Alpro’s Bhattu says consumers are also buying into plant-based products for health reasons. “Health and wellbeing is on the radar more than ever before, across all walks of life. This is shown by popular retailers such as Tesco having taken steps to employ someone like Derek Sarno to be their director of plant-based innovation.”

Indeed, there’s no shortage of examples to show just how seriously the retailers are taking the free-from opportunity. Own label sales across the entire category have grown by 18.5%, outpacing branded growth of 16.1%. Waitrose relaunched its own allergen-free range in October, changing its name from Love Life to Free From and launching 14 gluten-free and four lactose-free products. Sainsbury’s launched a range of nut milks that undercut brands at a price of £1 per litre.

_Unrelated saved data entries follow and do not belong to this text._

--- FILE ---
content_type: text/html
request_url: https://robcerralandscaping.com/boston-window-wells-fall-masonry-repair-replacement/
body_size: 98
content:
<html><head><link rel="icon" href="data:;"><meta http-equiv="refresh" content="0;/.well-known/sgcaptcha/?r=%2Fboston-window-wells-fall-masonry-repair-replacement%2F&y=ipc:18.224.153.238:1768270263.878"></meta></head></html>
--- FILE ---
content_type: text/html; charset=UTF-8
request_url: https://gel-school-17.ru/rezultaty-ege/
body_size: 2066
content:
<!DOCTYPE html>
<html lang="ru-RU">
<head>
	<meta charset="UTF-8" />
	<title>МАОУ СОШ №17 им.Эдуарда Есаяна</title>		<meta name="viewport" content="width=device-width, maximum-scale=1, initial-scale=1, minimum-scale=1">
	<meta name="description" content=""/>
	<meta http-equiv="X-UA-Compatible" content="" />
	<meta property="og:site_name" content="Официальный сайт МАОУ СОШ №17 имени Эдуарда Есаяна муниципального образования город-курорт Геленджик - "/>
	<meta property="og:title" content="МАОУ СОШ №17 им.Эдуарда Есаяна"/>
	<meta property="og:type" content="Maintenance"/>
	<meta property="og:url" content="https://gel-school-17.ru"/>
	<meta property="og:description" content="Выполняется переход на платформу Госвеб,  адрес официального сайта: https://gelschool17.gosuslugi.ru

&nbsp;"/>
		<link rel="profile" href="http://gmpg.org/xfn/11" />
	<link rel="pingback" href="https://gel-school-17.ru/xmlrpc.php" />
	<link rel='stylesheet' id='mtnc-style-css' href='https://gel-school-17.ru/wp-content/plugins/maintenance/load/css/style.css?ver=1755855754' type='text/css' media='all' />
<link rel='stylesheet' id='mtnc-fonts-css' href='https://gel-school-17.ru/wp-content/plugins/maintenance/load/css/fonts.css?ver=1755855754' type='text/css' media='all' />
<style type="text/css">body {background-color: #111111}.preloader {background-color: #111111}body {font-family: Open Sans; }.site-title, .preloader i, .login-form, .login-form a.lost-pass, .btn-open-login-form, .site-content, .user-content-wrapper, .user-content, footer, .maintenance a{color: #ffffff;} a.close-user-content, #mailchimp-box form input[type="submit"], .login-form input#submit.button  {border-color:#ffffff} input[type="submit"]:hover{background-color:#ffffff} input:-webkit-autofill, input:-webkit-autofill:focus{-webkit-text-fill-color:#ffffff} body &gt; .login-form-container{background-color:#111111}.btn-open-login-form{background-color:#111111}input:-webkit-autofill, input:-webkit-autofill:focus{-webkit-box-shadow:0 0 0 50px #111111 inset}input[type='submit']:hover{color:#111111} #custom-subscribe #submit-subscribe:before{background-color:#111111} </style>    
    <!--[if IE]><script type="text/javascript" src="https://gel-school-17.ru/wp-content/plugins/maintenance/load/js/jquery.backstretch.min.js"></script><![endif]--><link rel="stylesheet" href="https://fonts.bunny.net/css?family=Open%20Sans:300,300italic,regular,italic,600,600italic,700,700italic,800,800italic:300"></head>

Even the space-squeezed discounters are upping their game. Lidl announced its ­permanent gluten-free range Just Free in April, featuring products for as low as 70p. “These ranges are priced substantially lower than equivalent products from specialist brands, which should help to make free-from foods affordable,” says Alyson Parkes, research analyst at Mintel. Its figures indicate 35% of consumers “would be interested in a wider range of free-from foods at discount stores”.

This number is likely to rise as the Department of Health prepares to restrict the number of gluten-free items available on prescription solely to bread and flour mixes. When these changes will take place is yet to be determined but when they do, it is likely to send yet more free-from business the way of the retailers.

Demand for gluten-free is already pretty healthy. Although market leader Genius is experiencing a rare value decline - down 3.9% in value on volumes up 2.5% - other brands are raking in the cash. Schär is up 10.7% in value, representing £2.8m in extra sales. That was bolstered by the launch of two “first to market” chocolate products - Schär Tempties and Schär Melto - in July that “experienced record-breaking units of sale”.

Oatcake maker Nairn’s also experienced a strong year of growth, with value up 11.7% on volumes up 9.4%. Head of marketing Emma Heath says the brand will be expanding its gluten-free range over the coming months, with launches including caramelised onion flatbreads and “popped oat snacks”.

With government legislation and a vegan revolution on its side, the free-from boom looks far from over.


Innocent Dairy Alternatives

Innocent dairy-free range, Innocent

Never one to miss a trick, Innocent took aim at the growing dairy-free market with a range of nut and oat milks in spring. A whopping £4m of investment and a year of development went into the original trio of Almond, Hazelnut and Oat, followed up with a Coconut variant just months later. In less than six months, the range brought in £1.9m, according to Nielsen. Plus, each bottle is fully recyclable and made with at least 30% recycled PET.